Si alzò in piedi con il suo modo di fare e abbassando gli occhiali iniziò a parlare dell'incombente esame di maturità e di ciò che ognuno di noi avrebbe dovuto affrontare non appena usciti da quella scuola.
Uscire da quella scuola era esattamente ciò che desideravo immensamente, era ciò che avrebbe reso la mia vita meno monotona e che avrebbe lasciato spazio da dedicare a me stessa e ai miei interessi.

Tornai a casa per l'ora di pranzo, Ayrton doveva aver finito il suo esame da almeno mezz'ora, ma non arrivó nessun messaggio da parte sua. Mia mamma sarebbe tornata di lì a poco e mentre ponevo le stoviglie nella credenza, sobbalzai allo squillare del cellulare. Ayrton.

Due soli squilli che non mi diedero il tempo di rispondere, poi staccò la chiamata. Richiamai ma rispose la voce robotica della segreteria.
Forse gli si è scaricato il cellulare, pensai mentre tornavo a mettere a posto la cucina.

Era passata quasi un'ora quando decisi di chiamare mia madre, che ancora non tornava a casa dal lavoro. Se avesse dovuto trattenersi, mi avrebbe certamente avvertita, pensai iniziando a preoccuparmi.

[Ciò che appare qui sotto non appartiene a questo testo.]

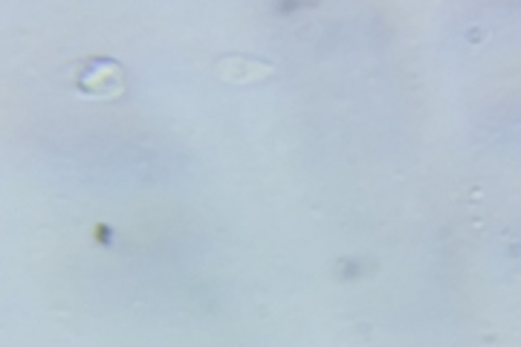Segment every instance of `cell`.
<instances>
[{
    "label": "cell",
    "mask_w": 521,
    "mask_h": 347,
    "mask_svg": "<svg viewBox=\"0 0 521 347\" xmlns=\"http://www.w3.org/2000/svg\"><path fill=\"white\" fill-rule=\"evenodd\" d=\"M273 70V64L255 61V58H247V55H223L218 61L220 79L229 81V84H252V81L273 76Z\"/></svg>",
    "instance_id": "6da1fadb"
},
{
    "label": "cell",
    "mask_w": 521,
    "mask_h": 347,
    "mask_svg": "<svg viewBox=\"0 0 521 347\" xmlns=\"http://www.w3.org/2000/svg\"><path fill=\"white\" fill-rule=\"evenodd\" d=\"M108 79H122L119 67L116 64H108V67H99V73H90L84 76L82 87L87 90V96H102V99H113L119 96L125 87H116V84H108Z\"/></svg>",
    "instance_id": "7a4b0ae2"
}]
</instances>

"Pronto amore" rispose mia madre con la voce spezzata, come se avesse da poco smesso di piangere.

"Che succede mamma?" chiesi allarmata.

"La nonna ha avuto un incidente, non ha superato il trauma" continuò piangendo "prepara qualcosa da portare con te, devi prendere il treno per Padova stasera." Staccò la telefonata.

Raggelai. Non riuscivo più a parlare, non pensavo più ad Ayrton, al suo esame o a cosa aveva per la testa.

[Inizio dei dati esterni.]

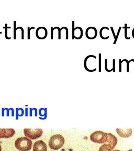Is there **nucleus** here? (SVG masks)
Returning <instances> with one entry per match:
<instances>
[{"label": "nucleus", "mask_w": 134, "mask_h": 151, "mask_svg": "<svg viewBox=\"0 0 134 151\" xmlns=\"http://www.w3.org/2000/svg\"><path fill=\"white\" fill-rule=\"evenodd\" d=\"M97 35V28L94 27H89L85 31V36L89 40H94Z\"/></svg>", "instance_id": "obj_9"}, {"label": "nucleus", "mask_w": 134, "mask_h": 151, "mask_svg": "<svg viewBox=\"0 0 134 151\" xmlns=\"http://www.w3.org/2000/svg\"><path fill=\"white\" fill-rule=\"evenodd\" d=\"M15 133L13 129H0V139L9 138Z\"/></svg>", "instance_id": "obj_8"}, {"label": "nucleus", "mask_w": 134, "mask_h": 151, "mask_svg": "<svg viewBox=\"0 0 134 151\" xmlns=\"http://www.w3.org/2000/svg\"><path fill=\"white\" fill-rule=\"evenodd\" d=\"M111 31H112V33L113 34V37L114 38V40H115L116 38V35L115 34V32H114V29H113V27H111Z\"/></svg>", "instance_id": "obj_25"}, {"label": "nucleus", "mask_w": 134, "mask_h": 151, "mask_svg": "<svg viewBox=\"0 0 134 151\" xmlns=\"http://www.w3.org/2000/svg\"><path fill=\"white\" fill-rule=\"evenodd\" d=\"M64 143V139L60 134H55L52 136L49 141V146L51 149L57 150L60 149Z\"/></svg>", "instance_id": "obj_3"}, {"label": "nucleus", "mask_w": 134, "mask_h": 151, "mask_svg": "<svg viewBox=\"0 0 134 151\" xmlns=\"http://www.w3.org/2000/svg\"><path fill=\"white\" fill-rule=\"evenodd\" d=\"M116 132L120 137H124V138H126V137H130L132 134V130L131 129H126V130L117 129Z\"/></svg>", "instance_id": "obj_12"}, {"label": "nucleus", "mask_w": 134, "mask_h": 151, "mask_svg": "<svg viewBox=\"0 0 134 151\" xmlns=\"http://www.w3.org/2000/svg\"><path fill=\"white\" fill-rule=\"evenodd\" d=\"M48 36V31L45 27H39L36 31V36L39 40H44Z\"/></svg>", "instance_id": "obj_7"}, {"label": "nucleus", "mask_w": 134, "mask_h": 151, "mask_svg": "<svg viewBox=\"0 0 134 151\" xmlns=\"http://www.w3.org/2000/svg\"><path fill=\"white\" fill-rule=\"evenodd\" d=\"M122 60L119 59V72H122Z\"/></svg>", "instance_id": "obj_23"}, {"label": "nucleus", "mask_w": 134, "mask_h": 151, "mask_svg": "<svg viewBox=\"0 0 134 151\" xmlns=\"http://www.w3.org/2000/svg\"><path fill=\"white\" fill-rule=\"evenodd\" d=\"M125 26L123 28L125 29V38L126 40H130V37L127 36V29H130V27H128L127 24H125Z\"/></svg>", "instance_id": "obj_17"}, {"label": "nucleus", "mask_w": 134, "mask_h": 151, "mask_svg": "<svg viewBox=\"0 0 134 151\" xmlns=\"http://www.w3.org/2000/svg\"><path fill=\"white\" fill-rule=\"evenodd\" d=\"M97 57L90 55L85 57L84 60V67L89 72H94L97 70Z\"/></svg>", "instance_id": "obj_2"}, {"label": "nucleus", "mask_w": 134, "mask_h": 151, "mask_svg": "<svg viewBox=\"0 0 134 151\" xmlns=\"http://www.w3.org/2000/svg\"><path fill=\"white\" fill-rule=\"evenodd\" d=\"M117 143V137L111 133H107V140L106 142V144H109L110 146H112L113 149H114Z\"/></svg>", "instance_id": "obj_11"}, {"label": "nucleus", "mask_w": 134, "mask_h": 151, "mask_svg": "<svg viewBox=\"0 0 134 151\" xmlns=\"http://www.w3.org/2000/svg\"><path fill=\"white\" fill-rule=\"evenodd\" d=\"M54 39V31H53V27H51V40Z\"/></svg>", "instance_id": "obj_26"}, {"label": "nucleus", "mask_w": 134, "mask_h": 151, "mask_svg": "<svg viewBox=\"0 0 134 151\" xmlns=\"http://www.w3.org/2000/svg\"><path fill=\"white\" fill-rule=\"evenodd\" d=\"M61 29V31H62L63 29H64L65 31H66V40H68L69 39V30L68 28L67 27H62V28H60Z\"/></svg>", "instance_id": "obj_20"}, {"label": "nucleus", "mask_w": 134, "mask_h": 151, "mask_svg": "<svg viewBox=\"0 0 134 151\" xmlns=\"http://www.w3.org/2000/svg\"><path fill=\"white\" fill-rule=\"evenodd\" d=\"M108 29H109V28L107 27H103L101 28L100 31V37L102 40H107L110 37H106L105 36L106 34H105V33H106L105 31Z\"/></svg>", "instance_id": "obj_13"}, {"label": "nucleus", "mask_w": 134, "mask_h": 151, "mask_svg": "<svg viewBox=\"0 0 134 151\" xmlns=\"http://www.w3.org/2000/svg\"><path fill=\"white\" fill-rule=\"evenodd\" d=\"M47 149L46 144L42 140L36 142L33 146V151H47Z\"/></svg>", "instance_id": "obj_10"}, {"label": "nucleus", "mask_w": 134, "mask_h": 151, "mask_svg": "<svg viewBox=\"0 0 134 151\" xmlns=\"http://www.w3.org/2000/svg\"><path fill=\"white\" fill-rule=\"evenodd\" d=\"M113 72H115V59H113Z\"/></svg>", "instance_id": "obj_24"}, {"label": "nucleus", "mask_w": 134, "mask_h": 151, "mask_svg": "<svg viewBox=\"0 0 134 151\" xmlns=\"http://www.w3.org/2000/svg\"><path fill=\"white\" fill-rule=\"evenodd\" d=\"M27 29H27V38H28V40H30V38H31V37H30L31 31L32 29H35V27H28Z\"/></svg>", "instance_id": "obj_19"}, {"label": "nucleus", "mask_w": 134, "mask_h": 151, "mask_svg": "<svg viewBox=\"0 0 134 151\" xmlns=\"http://www.w3.org/2000/svg\"><path fill=\"white\" fill-rule=\"evenodd\" d=\"M0 151H2V147L1 146V145H0Z\"/></svg>", "instance_id": "obj_28"}, {"label": "nucleus", "mask_w": 134, "mask_h": 151, "mask_svg": "<svg viewBox=\"0 0 134 151\" xmlns=\"http://www.w3.org/2000/svg\"><path fill=\"white\" fill-rule=\"evenodd\" d=\"M132 59V60H133V62H134V59Z\"/></svg>", "instance_id": "obj_31"}, {"label": "nucleus", "mask_w": 134, "mask_h": 151, "mask_svg": "<svg viewBox=\"0 0 134 151\" xmlns=\"http://www.w3.org/2000/svg\"><path fill=\"white\" fill-rule=\"evenodd\" d=\"M72 40H80L83 35V31L81 27H75V21L72 22Z\"/></svg>", "instance_id": "obj_6"}, {"label": "nucleus", "mask_w": 134, "mask_h": 151, "mask_svg": "<svg viewBox=\"0 0 134 151\" xmlns=\"http://www.w3.org/2000/svg\"><path fill=\"white\" fill-rule=\"evenodd\" d=\"M4 28H5V38H6V40H11V37H8V36H7V35H8L7 30H8V29L11 28V27L7 26V24H5V27H4Z\"/></svg>", "instance_id": "obj_16"}, {"label": "nucleus", "mask_w": 134, "mask_h": 151, "mask_svg": "<svg viewBox=\"0 0 134 151\" xmlns=\"http://www.w3.org/2000/svg\"><path fill=\"white\" fill-rule=\"evenodd\" d=\"M69 151H72V149H69Z\"/></svg>", "instance_id": "obj_29"}, {"label": "nucleus", "mask_w": 134, "mask_h": 151, "mask_svg": "<svg viewBox=\"0 0 134 151\" xmlns=\"http://www.w3.org/2000/svg\"><path fill=\"white\" fill-rule=\"evenodd\" d=\"M90 139L94 143H106L107 140V133L102 131H96L90 135Z\"/></svg>", "instance_id": "obj_4"}, {"label": "nucleus", "mask_w": 134, "mask_h": 151, "mask_svg": "<svg viewBox=\"0 0 134 151\" xmlns=\"http://www.w3.org/2000/svg\"><path fill=\"white\" fill-rule=\"evenodd\" d=\"M42 130L41 129H25L24 130V133L26 137L32 139H38L42 135Z\"/></svg>", "instance_id": "obj_5"}, {"label": "nucleus", "mask_w": 134, "mask_h": 151, "mask_svg": "<svg viewBox=\"0 0 134 151\" xmlns=\"http://www.w3.org/2000/svg\"><path fill=\"white\" fill-rule=\"evenodd\" d=\"M62 151H64V149H62Z\"/></svg>", "instance_id": "obj_30"}, {"label": "nucleus", "mask_w": 134, "mask_h": 151, "mask_svg": "<svg viewBox=\"0 0 134 151\" xmlns=\"http://www.w3.org/2000/svg\"><path fill=\"white\" fill-rule=\"evenodd\" d=\"M33 142L26 137H21L17 139L15 142V146L20 151H29L32 147Z\"/></svg>", "instance_id": "obj_1"}, {"label": "nucleus", "mask_w": 134, "mask_h": 151, "mask_svg": "<svg viewBox=\"0 0 134 151\" xmlns=\"http://www.w3.org/2000/svg\"><path fill=\"white\" fill-rule=\"evenodd\" d=\"M120 151V150H115V151Z\"/></svg>", "instance_id": "obj_32"}, {"label": "nucleus", "mask_w": 134, "mask_h": 151, "mask_svg": "<svg viewBox=\"0 0 134 151\" xmlns=\"http://www.w3.org/2000/svg\"><path fill=\"white\" fill-rule=\"evenodd\" d=\"M13 24H14V35H13V37H14V40H16V31H18L19 29V30H21V29L23 28V27H16V22L14 21L13 22Z\"/></svg>", "instance_id": "obj_15"}, {"label": "nucleus", "mask_w": 134, "mask_h": 151, "mask_svg": "<svg viewBox=\"0 0 134 151\" xmlns=\"http://www.w3.org/2000/svg\"><path fill=\"white\" fill-rule=\"evenodd\" d=\"M99 71L101 72V54H99Z\"/></svg>", "instance_id": "obj_18"}, {"label": "nucleus", "mask_w": 134, "mask_h": 151, "mask_svg": "<svg viewBox=\"0 0 134 151\" xmlns=\"http://www.w3.org/2000/svg\"><path fill=\"white\" fill-rule=\"evenodd\" d=\"M54 29L55 30L57 29V31H58V39L61 40V29L59 28V27H54Z\"/></svg>", "instance_id": "obj_22"}, {"label": "nucleus", "mask_w": 134, "mask_h": 151, "mask_svg": "<svg viewBox=\"0 0 134 151\" xmlns=\"http://www.w3.org/2000/svg\"><path fill=\"white\" fill-rule=\"evenodd\" d=\"M132 36H133V37L134 38V28H133V31H132Z\"/></svg>", "instance_id": "obj_27"}, {"label": "nucleus", "mask_w": 134, "mask_h": 151, "mask_svg": "<svg viewBox=\"0 0 134 151\" xmlns=\"http://www.w3.org/2000/svg\"><path fill=\"white\" fill-rule=\"evenodd\" d=\"M122 29V27H120L119 29L118 30V33H117V35H116L115 40H114V42H113V44H116V43L117 42V40H118V36L120 35V30Z\"/></svg>", "instance_id": "obj_21"}, {"label": "nucleus", "mask_w": 134, "mask_h": 151, "mask_svg": "<svg viewBox=\"0 0 134 151\" xmlns=\"http://www.w3.org/2000/svg\"><path fill=\"white\" fill-rule=\"evenodd\" d=\"M113 149L109 144L105 143L100 147L99 151H114Z\"/></svg>", "instance_id": "obj_14"}]
</instances>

Ero immobile, avvolta tra le coperte del letto, a fissare il vuoto.

La mia amata nonna non c'era più. Non avrei mai più goduto del suo profumo o delle storie che amava raccontarmi. Era volata via senza avvertirmi, senza neanche darmi un abbraccio più forte degli altri.

Mia mamma non disse nulla quando rientrò in casa. Prese una borsa e mise all'interno alcuni vestiti, il computer portatile e alcuni libri.

"Tesoro" si avvicinò al letto sussurrando "ho fatto fare un permesso perché tu possa restare a Padova per un mese, ma il tuo professore si è raccomandato che tu non rimanga indietro con il programma".

Non risposi. Non volevo ascoltarla, non volevo ascoltare nessuno.

Lei continuó a parlare "Ci sarà la zia a farti compagnia e appena papà torna in Europa, verremo anche noi e vedremo come fare con la casa." Mi diede un bacio sulla guancia e mi abbracciò.

"Perché é andata via senza dirmi addio? Mi manca." le dissi lasciando scorrere una lacrima sulla guancia.

"Mancherà tanto anche a me".

Passammo parecchi minuti in silenzio, abbracciate, finché qualcuno non suonò alla porta, facendo sobbalzare entrambe.